SUPPLIED MATERIAL –
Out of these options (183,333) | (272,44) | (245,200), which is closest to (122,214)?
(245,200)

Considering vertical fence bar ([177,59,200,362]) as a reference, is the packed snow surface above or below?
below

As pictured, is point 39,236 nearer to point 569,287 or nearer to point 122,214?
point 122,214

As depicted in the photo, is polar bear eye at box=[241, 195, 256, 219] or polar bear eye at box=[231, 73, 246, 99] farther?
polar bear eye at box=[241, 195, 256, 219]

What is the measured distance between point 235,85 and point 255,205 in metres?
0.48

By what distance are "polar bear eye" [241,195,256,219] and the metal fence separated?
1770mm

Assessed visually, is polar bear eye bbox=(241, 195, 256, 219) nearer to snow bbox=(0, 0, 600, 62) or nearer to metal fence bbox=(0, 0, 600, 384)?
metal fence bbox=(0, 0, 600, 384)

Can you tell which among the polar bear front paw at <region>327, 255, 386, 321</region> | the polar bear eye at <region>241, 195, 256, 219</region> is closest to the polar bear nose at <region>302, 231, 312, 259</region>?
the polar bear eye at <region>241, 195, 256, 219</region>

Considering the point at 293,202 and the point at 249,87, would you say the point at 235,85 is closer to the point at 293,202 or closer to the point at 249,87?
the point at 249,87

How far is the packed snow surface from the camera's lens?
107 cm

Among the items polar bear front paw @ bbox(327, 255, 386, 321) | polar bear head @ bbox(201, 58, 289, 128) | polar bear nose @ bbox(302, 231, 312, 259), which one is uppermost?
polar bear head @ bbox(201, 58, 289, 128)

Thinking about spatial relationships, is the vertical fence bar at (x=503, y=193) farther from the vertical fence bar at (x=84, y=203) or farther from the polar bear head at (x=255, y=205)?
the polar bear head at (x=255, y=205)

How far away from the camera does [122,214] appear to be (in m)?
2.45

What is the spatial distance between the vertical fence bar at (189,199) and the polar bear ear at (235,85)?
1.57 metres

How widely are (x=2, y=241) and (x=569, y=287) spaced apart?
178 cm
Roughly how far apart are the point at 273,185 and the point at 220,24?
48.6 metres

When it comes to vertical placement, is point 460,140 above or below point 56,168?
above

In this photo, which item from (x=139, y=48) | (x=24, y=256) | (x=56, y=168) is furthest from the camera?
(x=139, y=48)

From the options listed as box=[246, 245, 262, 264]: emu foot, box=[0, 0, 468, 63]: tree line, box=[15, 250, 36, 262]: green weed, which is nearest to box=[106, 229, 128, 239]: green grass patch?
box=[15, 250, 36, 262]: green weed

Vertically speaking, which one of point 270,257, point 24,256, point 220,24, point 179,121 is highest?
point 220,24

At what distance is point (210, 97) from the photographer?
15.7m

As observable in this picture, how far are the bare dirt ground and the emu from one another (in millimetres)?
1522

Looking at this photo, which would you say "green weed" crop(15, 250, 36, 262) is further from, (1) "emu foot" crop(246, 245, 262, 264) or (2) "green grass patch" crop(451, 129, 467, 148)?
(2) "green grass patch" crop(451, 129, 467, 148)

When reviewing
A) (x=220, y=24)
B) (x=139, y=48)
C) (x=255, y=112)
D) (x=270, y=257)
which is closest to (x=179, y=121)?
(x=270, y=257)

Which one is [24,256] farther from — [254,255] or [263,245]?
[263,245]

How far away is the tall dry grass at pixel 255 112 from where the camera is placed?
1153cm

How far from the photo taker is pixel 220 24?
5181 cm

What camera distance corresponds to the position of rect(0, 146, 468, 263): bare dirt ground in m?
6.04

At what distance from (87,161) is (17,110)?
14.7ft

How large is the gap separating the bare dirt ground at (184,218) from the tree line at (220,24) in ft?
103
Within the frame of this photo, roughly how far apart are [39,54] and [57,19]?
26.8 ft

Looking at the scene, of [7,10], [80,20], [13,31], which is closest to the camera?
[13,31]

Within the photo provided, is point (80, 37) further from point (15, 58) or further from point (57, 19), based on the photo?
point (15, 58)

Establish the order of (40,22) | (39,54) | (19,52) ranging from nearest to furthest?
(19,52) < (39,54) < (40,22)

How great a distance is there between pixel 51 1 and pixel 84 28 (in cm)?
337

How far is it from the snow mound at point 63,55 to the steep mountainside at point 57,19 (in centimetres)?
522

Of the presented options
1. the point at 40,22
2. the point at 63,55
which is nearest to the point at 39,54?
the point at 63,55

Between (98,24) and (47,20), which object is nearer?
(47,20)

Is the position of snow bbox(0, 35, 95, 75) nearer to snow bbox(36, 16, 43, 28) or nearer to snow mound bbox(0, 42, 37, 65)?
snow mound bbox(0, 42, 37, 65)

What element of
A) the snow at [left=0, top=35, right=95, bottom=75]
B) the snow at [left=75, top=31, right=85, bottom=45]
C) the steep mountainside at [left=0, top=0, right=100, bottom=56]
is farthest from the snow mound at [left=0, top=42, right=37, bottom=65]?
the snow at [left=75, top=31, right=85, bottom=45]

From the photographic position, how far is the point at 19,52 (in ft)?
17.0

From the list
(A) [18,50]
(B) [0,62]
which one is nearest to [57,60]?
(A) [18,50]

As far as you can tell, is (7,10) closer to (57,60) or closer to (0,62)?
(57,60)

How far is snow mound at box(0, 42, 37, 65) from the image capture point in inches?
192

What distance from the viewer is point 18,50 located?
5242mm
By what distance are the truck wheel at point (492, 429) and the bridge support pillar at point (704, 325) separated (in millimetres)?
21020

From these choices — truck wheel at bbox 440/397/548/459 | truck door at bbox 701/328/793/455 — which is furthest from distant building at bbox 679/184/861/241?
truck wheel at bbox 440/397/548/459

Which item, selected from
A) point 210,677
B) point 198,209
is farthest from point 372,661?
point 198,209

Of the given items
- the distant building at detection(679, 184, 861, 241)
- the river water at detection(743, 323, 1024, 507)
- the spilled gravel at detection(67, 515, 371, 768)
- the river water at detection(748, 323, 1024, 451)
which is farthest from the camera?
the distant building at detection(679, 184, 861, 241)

WHAT IS EXPECTED – Rewrite every entry above with "fence bar" replaced by "fence post" wherever it occurs, and leave everything else as it is.

WRITTEN SOLUTION –
Out of these options (183,333) | (272,44) | (245,200), which is closest to (122,214)?
(245,200)

Considering vertical fence post ([177,59,200,362]) as a reference, is the packed snow surface above or below?
below

As pictured, is point 39,236 nearer to point 569,287 or nearer to point 122,214?
point 122,214

As depicted in the photo, is polar bear eye at box=[241, 195, 256, 219] or polar bear eye at box=[231, 73, 246, 99] farther?
polar bear eye at box=[241, 195, 256, 219]

What is the measured distance between point 235,85 and point 255,205 in metres?
0.48

By what distance are "polar bear eye" [241,195,256,219] and the metal fence separated?
1770mm

Assessed visually, is polar bear eye bbox=(241, 195, 256, 219) nearer to snow bbox=(0, 0, 600, 62) or nearer to metal fence bbox=(0, 0, 600, 384)?
metal fence bbox=(0, 0, 600, 384)

Can you tell which among the polar bear front paw at <region>327, 255, 386, 321</region> | the polar bear eye at <region>241, 195, 256, 219</region> is closest to the polar bear nose at <region>302, 231, 312, 259</region>?
the polar bear eye at <region>241, 195, 256, 219</region>

Considering the point at 293,202 and the point at 249,87, would you say the point at 235,85 is closer to the point at 293,202 or closer to the point at 249,87?
the point at 249,87

How far is the packed snow surface from the camera's lens?
107 cm

Among the items polar bear front paw @ bbox(327, 255, 386, 321) | polar bear head @ bbox(201, 58, 289, 128) | polar bear nose @ bbox(302, 231, 312, 259), which one is uppermost?
polar bear head @ bbox(201, 58, 289, 128)

Thinking about spatial relationships, is the vertical fence post at (x=503, y=193) farther from the vertical fence post at (x=84, y=203) or farther from the polar bear head at (x=255, y=205)?
the polar bear head at (x=255, y=205)

How far away from the camera does [122,214] appear to be (in m)?
2.45

What is the spatial distance between the vertical fence post at (189,199) and the polar bear ear at (235,85)?
1.57 metres

How widely are (x=2, y=241) and (x=569, y=287) spaced apart?
178 cm
Roughly how far apart are the point at 273,185 and the point at 220,24?
48.6 metres

When it comes to vertical placement, is point 460,140 above or below point 56,168?
above

In this photo, which item from (x=139, y=48) | (x=24, y=256) | (x=56, y=168) is furthest from the camera?
(x=139, y=48)

From the options listed as box=[246, 245, 262, 264]: emu foot, box=[0, 0, 468, 63]: tree line, box=[15, 250, 36, 262]: green weed, which is nearest to box=[106, 229, 128, 239]: green grass patch?
box=[15, 250, 36, 262]: green weed

Vertically speaking, which one of point 270,257, point 24,256, point 220,24, point 179,121 is highest?
point 220,24

At what distance is point (210, 97) from the photographer?
15.7m

As observable in this picture, how far are the bare dirt ground and the emu from one another (in millimetres)?
1522

Looking at this photo, which would you say "green weed" crop(15, 250, 36, 262) is further from, (1) "emu foot" crop(246, 245, 262, 264) or (2) "green grass patch" crop(451, 129, 467, 148)?
(2) "green grass patch" crop(451, 129, 467, 148)

When reviewing
A) (x=220, y=24)
B) (x=139, y=48)
C) (x=255, y=112)
D) (x=270, y=257)
which is closest to (x=179, y=121)?
(x=270, y=257)

Which one is [24,256] farther from — [254,255] or [263,245]?
[263,245]

How far away is the tall dry grass at pixel 255 112 from where the camera is placed?
1153cm

How far from the photo taker is pixel 220 24?
5181 cm

What camera distance corresponds to the position of rect(0, 146, 468, 263): bare dirt ground in m?
6.04

At what distance from (87,161) is (17,110)?
14.7ft

How large is the gap separating the bare dirt ground at (184,218) from the tree line at (220,24) in ft?
103
Within the frame of this photo, roughly how far apart are [39,54] and [57,19]?
26.8 ft

Looking at the scene, of [7,10], [80,20], [13,31], which is closest to the camera?
[13,31]

Within the photo provided, is point (80, 37) further from point (15, 58) or further from point (57, 19), based on the photo?
point (15, 58)

Establish the order of (40,22) | (39,54) | (19,52) ranging from nearest to furthest?
(19,52) < (39,54) < (40,22)

How great a distance is there between pixel 51 1 and pixel 84 28 (in cm)?
337

How far is it from the snow mound at point 63,55 to the steep mountainside at point 57,19 (in centimetres)?
522

Of the presented options
1. the point at 40,22
2. the point at 63,55
which is nearest to the point at 39,54?
the point at 63,55

Between (98,24) and (47,20), which object is nearer?
(47,20)

Is the position of snow bbox(0, 35, 95, 75) nearer to snow bbox(36, 16, 43, 28) or nearer to snow mound bbox(0, 42, 37, 65)?
snow mound bbox(0, 42, 37, 65)

What element of
A) the snow at [left=0, top=35, right=95, bottom=75]
B) the snow at [left=75, top=31, right=85, bottom=45]
C) the steep mountainside at [left=0, top=0, right=100, bottom=56]
is farthest from the snow mound at [left=0, top=42, right=37, bottom=65]?
the snow at [left=75, top=31, right=85, bottom=45]

From the photographic position, how far is the point at 19,52 (in ft)?
17.0

From the list
(A) [18,50]
(B) [0,62]
which one is nearest to [57,60]?
(A) [18,50]

As far as you can tell, is (7,10) closer to (57,60) or closer to (0,62)?
(57,60)

How far is snow mound at box(0, 42, 37, 65) from the image capture point in inches?
192

What distance from the viewer is point 18,50 located?
5242mm
By what distance are the truck wheel at point (492, 429) and the bridge support pillar at point (704, 325) separated (in millimetres)?
21020

From these choices — truck wheel at bbox 440/397/548/459 | truck door at bbox 701/328/793/455 — which is furthest from distant building at bbox 679/184/861/241?
truck wheel at bbox 440/397/548/459

Which item, selected from
A) point 210,677
B) point 198,209
is farthest from point 372,661?
point 198,209

Of the given items
- the distant building at detection(679, 184, 861, 241)
- the river water at detection(743, 323, 1024, 507)
- the spilled gravel at detection(67, 515, 371, 768)
- the river water at detection(748, 323, 1024, 451)
which is farthest from the camera?
the distant building at detection(679, 184, 861, 241)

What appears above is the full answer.